Return each line of the records below in which the string "Wischerblatt" turns up.

== Segment start ==

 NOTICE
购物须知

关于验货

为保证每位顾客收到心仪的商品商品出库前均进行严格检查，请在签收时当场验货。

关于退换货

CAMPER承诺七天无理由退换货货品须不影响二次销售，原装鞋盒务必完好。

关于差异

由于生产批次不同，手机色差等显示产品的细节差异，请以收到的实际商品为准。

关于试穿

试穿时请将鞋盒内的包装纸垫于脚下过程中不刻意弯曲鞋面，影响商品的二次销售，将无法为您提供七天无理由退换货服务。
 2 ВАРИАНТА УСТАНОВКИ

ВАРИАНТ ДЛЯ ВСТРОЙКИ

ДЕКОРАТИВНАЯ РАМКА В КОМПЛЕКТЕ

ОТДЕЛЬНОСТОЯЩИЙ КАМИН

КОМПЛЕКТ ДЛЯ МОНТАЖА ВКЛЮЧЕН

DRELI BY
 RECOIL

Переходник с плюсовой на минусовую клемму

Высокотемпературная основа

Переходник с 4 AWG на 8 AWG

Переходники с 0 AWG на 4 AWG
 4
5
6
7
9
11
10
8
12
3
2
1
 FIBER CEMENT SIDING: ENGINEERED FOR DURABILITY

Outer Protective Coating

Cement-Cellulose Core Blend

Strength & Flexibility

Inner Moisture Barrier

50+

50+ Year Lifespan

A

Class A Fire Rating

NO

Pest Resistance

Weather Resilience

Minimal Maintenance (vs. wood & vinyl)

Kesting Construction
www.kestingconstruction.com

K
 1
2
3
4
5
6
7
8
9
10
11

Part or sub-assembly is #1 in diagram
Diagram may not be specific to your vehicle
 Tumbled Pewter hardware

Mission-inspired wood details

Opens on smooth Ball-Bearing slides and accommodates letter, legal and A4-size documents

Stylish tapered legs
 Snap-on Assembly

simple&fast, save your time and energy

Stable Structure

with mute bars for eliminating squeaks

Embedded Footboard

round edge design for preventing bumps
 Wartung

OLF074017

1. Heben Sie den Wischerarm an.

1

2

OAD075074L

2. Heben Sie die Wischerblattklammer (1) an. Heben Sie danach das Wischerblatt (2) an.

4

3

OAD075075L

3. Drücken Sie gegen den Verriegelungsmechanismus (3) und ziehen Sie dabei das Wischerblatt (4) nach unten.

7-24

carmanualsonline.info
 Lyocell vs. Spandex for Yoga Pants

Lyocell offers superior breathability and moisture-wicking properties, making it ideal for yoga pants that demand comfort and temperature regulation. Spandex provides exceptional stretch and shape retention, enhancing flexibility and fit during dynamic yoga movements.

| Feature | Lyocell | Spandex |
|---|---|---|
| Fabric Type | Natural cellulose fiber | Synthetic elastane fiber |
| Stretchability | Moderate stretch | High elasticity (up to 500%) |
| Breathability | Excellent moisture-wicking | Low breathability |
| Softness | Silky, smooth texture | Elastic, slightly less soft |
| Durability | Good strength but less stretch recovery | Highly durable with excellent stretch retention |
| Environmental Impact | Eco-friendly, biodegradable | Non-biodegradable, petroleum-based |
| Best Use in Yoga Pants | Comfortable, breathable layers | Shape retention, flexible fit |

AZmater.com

== Segment end ==

The completed task ->
2. Heben Sie die Wischerblattklammer (1) an. Heben Sie danach das Wischerblatt (2) an.
3. Drücken Sie gegen den Verriegelungsmechanismus (3) und ziehen Sie dabei das Wischerblatt (4) nach unten.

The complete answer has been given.